Reading the BDAAs newsheet of November 1950 we hear a little more from Rolf Gardiner:
Early this year Lord Portsmouth, J. E. Hosking and the present writer determined to pick up the threads of this pattern. We therefore planned what we called a European Husbandry Meeting and invited four Germans, two Swiss and three Frenchmen, all of outstanding merit individually, to join us in a fortnight’s fairly leisurely journeying from point to point across southern England. In the end all the Frenchmen failed to appear. But three Germans, and a very redoubtable veteran Swiss, Konrad von Meyenburg, the inventor of rotary tillers, joined us. To this party came also, like Hermes, Dr. Ehrenfried Pfeiffer.
In order to welcome Pfeiffer to these islands a tour by charter plane and car was arranged for him (as President of the Bio-Dynamic Association) which bore him from Kent to Aberdeenshire and thence to the West Midlands and back to Wessex, Middlesex, East Anglia and London. Thus this valuable observer of soils and farms could see for himself much of our green and pleasant land, and meet men and women at many centres, farms and estates. His comments were penetrating and wise. Seldom was there a man who knew the peculiarities of the working soils of different European countries and who had then became a practical commercial farmer in the United States who could look at the whole earth with such earned authority.

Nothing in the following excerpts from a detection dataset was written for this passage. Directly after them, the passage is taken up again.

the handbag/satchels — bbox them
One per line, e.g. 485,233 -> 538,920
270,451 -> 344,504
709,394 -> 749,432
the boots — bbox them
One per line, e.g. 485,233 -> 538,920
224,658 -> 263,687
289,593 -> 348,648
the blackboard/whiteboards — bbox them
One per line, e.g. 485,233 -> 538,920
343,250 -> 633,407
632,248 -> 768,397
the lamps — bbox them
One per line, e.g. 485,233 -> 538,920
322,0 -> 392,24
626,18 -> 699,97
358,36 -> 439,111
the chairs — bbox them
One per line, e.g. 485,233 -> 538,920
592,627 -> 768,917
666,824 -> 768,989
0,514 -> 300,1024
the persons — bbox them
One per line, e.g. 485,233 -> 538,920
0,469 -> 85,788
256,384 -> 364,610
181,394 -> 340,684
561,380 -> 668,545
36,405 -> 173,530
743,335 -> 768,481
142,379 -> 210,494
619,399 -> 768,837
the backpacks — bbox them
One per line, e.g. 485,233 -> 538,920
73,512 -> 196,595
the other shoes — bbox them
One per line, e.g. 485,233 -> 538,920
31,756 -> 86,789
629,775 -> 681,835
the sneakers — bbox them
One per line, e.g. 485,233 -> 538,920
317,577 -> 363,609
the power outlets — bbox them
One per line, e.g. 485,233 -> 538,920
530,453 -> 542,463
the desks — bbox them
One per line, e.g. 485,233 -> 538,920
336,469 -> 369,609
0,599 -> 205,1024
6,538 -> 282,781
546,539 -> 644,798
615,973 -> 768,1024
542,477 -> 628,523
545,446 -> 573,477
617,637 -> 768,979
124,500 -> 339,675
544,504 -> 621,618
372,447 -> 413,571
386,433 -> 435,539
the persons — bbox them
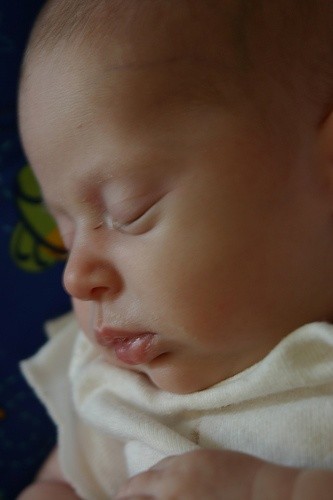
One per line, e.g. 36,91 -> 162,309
19,0 -> 333,500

Meeting at Hosking’s beautiful manor home in Kent the group of friends began their tour, first across Sussex to Hampshire where a second sojourn was made in a delectable nook of Lord Portsmouth’s Hurstbourne estate, and then to Springfield where a fine week-end brightened a sodden summer. The luxuriance of England’s vegetation, the many closes and compartments of our folded, hedge-ribbed landscape, made a great impression on the Continental visitors two of whom had wide experience of the open monotonous steppes of eastern Europe and torrid southern Russia. They felt that the innumerable “islands, within the island” of Britain, gave England her ancient strength and repose, her unexhausted reserves of power and beauty. Even the belching industrial areas of the midlands and the north, the concrete wastes of metropolitan London, the shoddy suburbs of our provincial towns, could not efface the stretches of deeply loved, variegated, carefully stored countryside where every tree seems to have individual personality and refuse regimentation, where order is natural and happily untidy rather than imposed. To our German friends especially, England is still Zauberinsel, the land of Shakespeare’s Histories and The Tempest, tenanted by historic ghosts and natural faeries. And these give England lasting strength and glory, only to be betrayed by cheap commercialism and parvenu State-Socialism.